Rare Snow Rollers Form Across Idaho

Wikimedia Commons // Public Domain
Wikimedia Commons // Public Domain / Wikimedia Commons // Public Domain

Recently, two Idaho residents named Dan and Dennis Robbins stepped outside after a snowstorm. They witnessed a surreal site: dozens of icy cylinders made entirely from snow, strewn across a hill with no sign of human interference.

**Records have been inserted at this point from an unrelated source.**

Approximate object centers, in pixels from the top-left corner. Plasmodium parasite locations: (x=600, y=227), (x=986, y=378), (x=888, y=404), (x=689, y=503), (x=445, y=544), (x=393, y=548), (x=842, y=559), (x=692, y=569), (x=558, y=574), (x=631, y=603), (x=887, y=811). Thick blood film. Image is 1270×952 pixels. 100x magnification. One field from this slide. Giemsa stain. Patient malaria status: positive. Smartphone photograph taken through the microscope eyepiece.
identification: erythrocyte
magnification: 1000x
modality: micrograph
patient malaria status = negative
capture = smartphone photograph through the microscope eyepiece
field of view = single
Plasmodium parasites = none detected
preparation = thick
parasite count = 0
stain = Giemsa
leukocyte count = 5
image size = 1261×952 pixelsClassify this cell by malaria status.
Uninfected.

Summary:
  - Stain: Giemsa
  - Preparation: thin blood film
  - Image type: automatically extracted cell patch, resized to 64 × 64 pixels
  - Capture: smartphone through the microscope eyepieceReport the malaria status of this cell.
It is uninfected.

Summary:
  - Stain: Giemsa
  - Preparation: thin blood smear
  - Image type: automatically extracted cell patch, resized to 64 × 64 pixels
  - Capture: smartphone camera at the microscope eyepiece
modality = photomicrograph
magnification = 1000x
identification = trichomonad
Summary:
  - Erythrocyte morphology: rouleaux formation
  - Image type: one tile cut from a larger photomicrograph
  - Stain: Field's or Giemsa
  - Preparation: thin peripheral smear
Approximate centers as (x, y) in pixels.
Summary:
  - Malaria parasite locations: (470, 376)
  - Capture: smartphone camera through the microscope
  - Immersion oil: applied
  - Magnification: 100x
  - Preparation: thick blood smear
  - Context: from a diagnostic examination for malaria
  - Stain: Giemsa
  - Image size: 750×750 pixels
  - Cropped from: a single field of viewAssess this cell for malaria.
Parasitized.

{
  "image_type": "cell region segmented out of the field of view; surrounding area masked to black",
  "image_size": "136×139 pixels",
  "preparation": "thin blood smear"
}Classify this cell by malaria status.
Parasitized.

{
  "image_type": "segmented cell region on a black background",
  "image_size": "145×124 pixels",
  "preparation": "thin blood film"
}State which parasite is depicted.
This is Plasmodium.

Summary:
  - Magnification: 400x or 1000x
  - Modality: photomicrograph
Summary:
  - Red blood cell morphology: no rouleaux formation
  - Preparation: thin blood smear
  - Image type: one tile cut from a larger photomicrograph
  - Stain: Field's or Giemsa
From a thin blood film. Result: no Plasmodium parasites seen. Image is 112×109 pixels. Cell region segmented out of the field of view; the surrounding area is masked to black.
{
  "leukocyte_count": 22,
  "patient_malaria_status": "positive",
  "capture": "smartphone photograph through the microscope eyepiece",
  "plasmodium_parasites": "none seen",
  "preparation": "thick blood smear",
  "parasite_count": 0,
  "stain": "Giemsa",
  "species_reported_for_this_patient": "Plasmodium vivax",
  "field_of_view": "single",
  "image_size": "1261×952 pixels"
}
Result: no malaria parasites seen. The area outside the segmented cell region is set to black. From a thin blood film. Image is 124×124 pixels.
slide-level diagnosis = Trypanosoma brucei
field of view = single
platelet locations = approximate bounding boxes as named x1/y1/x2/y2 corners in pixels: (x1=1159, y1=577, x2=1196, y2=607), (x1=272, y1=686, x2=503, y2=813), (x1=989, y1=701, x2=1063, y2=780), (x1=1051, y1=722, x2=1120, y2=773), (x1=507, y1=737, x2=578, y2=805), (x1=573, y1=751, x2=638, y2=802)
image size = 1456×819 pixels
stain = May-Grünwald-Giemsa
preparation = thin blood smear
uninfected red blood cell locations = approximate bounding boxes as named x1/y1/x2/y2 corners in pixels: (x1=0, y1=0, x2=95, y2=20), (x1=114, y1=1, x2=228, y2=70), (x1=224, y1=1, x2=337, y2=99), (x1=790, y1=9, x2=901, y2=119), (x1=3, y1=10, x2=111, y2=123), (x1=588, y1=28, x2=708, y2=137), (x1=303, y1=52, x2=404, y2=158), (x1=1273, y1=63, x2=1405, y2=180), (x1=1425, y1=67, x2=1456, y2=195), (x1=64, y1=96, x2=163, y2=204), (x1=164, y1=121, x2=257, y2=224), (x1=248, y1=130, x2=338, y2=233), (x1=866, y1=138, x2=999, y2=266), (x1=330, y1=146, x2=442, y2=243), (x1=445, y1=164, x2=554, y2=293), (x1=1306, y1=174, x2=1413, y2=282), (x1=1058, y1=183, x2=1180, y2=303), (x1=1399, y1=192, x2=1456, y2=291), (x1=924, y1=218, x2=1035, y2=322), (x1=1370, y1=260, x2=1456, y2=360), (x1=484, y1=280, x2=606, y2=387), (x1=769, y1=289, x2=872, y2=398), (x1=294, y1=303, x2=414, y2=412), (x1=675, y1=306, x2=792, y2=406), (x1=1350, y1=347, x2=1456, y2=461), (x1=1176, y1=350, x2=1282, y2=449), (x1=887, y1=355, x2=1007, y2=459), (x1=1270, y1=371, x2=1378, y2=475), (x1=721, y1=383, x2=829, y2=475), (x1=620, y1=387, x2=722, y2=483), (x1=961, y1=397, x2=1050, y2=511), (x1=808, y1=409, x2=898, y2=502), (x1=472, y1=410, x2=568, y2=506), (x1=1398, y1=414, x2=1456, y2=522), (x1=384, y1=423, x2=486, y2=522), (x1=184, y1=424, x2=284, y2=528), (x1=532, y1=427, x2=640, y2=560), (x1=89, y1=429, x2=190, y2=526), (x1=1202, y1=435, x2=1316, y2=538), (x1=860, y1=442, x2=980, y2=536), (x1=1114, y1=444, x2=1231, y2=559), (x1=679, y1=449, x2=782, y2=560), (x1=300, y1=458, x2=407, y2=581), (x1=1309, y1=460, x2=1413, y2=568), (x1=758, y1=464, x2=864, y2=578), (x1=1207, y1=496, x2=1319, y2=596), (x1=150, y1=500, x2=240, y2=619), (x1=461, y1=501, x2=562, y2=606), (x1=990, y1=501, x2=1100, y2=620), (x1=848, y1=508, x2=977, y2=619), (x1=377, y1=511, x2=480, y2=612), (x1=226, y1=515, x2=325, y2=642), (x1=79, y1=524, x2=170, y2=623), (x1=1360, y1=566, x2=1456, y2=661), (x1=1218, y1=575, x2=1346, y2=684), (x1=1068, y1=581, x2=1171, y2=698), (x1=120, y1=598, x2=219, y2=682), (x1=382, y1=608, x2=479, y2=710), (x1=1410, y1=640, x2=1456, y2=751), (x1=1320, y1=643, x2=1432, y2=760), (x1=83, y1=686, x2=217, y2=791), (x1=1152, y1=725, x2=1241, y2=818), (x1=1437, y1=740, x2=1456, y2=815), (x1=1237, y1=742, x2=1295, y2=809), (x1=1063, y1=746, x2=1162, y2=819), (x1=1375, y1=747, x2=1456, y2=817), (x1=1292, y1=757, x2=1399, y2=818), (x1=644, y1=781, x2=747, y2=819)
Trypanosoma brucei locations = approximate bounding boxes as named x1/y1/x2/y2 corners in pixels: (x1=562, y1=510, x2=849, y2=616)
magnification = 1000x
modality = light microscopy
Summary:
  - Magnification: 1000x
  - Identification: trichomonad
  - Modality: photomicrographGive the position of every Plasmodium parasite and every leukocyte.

According to CityLab, these unusual hollow formations are called snow rollers. (They're also sometimes referred to as snow doughnuts.) They're extremely rare, and only form in very precise weather conditions. A strong wind picks up a chunk of snow on a hill, bluff, or other inclined surface and rolls it along the ground. As the snow piece moves, it picks up even more snow, growing larger and larger until it's eventually too big for the wind to push it any further. The snow on the ground has to be the right mixture of wet and loose, icy and packed, for the accumulated mass to form a perfect wheel. In other words, the perfect (snow)storm of events needs to exist for snow rollers to blow into your own backyard. 

Throughout the past few years, snow rollers have been spotted everywhere from Washington State to Parkersburg, West Virginia and Norwood, New York. Last year, they popped up across Ohio, Illinois, and Pennsylvania. If you're lucky enough to see a snow roller in your own town this winter, take a picture. After all, they don't come along every day—and they won't last long.